谢若水好声好气地请他们出去抽烟,情况才稍微好转。
胡姐知道她今天缺人手,找了两个学生过来给她帮忙。
一个是会包馄饨的,另一个不会,帮忙收钱、记账、打包,大概是第一次做收银,有些手忙脚乱,数一数发现钱少了,望着谢若水的眼睛都有些发红。

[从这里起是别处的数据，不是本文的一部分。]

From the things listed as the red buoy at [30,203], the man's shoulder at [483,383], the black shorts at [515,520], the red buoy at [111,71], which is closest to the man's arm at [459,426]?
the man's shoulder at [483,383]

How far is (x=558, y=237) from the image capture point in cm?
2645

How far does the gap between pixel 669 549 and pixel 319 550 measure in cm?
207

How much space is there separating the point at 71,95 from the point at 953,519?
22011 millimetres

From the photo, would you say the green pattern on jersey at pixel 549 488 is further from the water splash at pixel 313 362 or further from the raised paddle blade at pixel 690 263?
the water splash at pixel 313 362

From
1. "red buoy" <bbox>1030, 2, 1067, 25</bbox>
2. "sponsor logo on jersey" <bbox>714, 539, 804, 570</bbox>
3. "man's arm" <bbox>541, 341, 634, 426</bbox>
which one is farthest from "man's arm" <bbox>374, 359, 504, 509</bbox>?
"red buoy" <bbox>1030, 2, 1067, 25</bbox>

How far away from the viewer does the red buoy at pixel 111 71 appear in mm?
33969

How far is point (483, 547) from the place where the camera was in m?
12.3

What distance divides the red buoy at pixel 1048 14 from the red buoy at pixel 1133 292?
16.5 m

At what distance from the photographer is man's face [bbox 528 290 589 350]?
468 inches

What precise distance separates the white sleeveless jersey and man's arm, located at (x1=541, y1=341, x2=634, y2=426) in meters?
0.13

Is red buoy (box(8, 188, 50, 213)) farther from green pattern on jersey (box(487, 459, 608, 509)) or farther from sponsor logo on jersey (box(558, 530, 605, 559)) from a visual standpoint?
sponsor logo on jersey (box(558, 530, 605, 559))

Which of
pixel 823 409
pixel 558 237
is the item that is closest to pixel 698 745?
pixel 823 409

“没事儿,下次注意就行,没事儿啊,”谢若水安慰了一句,“看见裴昭了吗,上哪儿偷懒去了?”
她刚转过头,就看见三张熟悉的脸。
一家三口气势汹汹迈进店门,大伯走在最前面,一脸怒意,伯母在左边,眼神复杂,右边的谢辉一脸清高傲慢。
晦气。
谢若水满脑子就这俩字。
“谢若水!”大伯扯着嗓子吼,“你胆子挺肥啊?一个姑娘家,一声不吭离家出走,你以为我不会收拾你是吧!”
店里的谈笑声戛然而止,所有人齐齐转头,看着他们。
谢若水不想在这一天发生任何不愉快,指了指身后的小门,“有什么事儿进来说。”
“就在这儿说!让大伙儿都看看!”大伯一拍桌,“老板呢!把老板叫出来!他今天不把你辞了,我天天上他这儿闹!”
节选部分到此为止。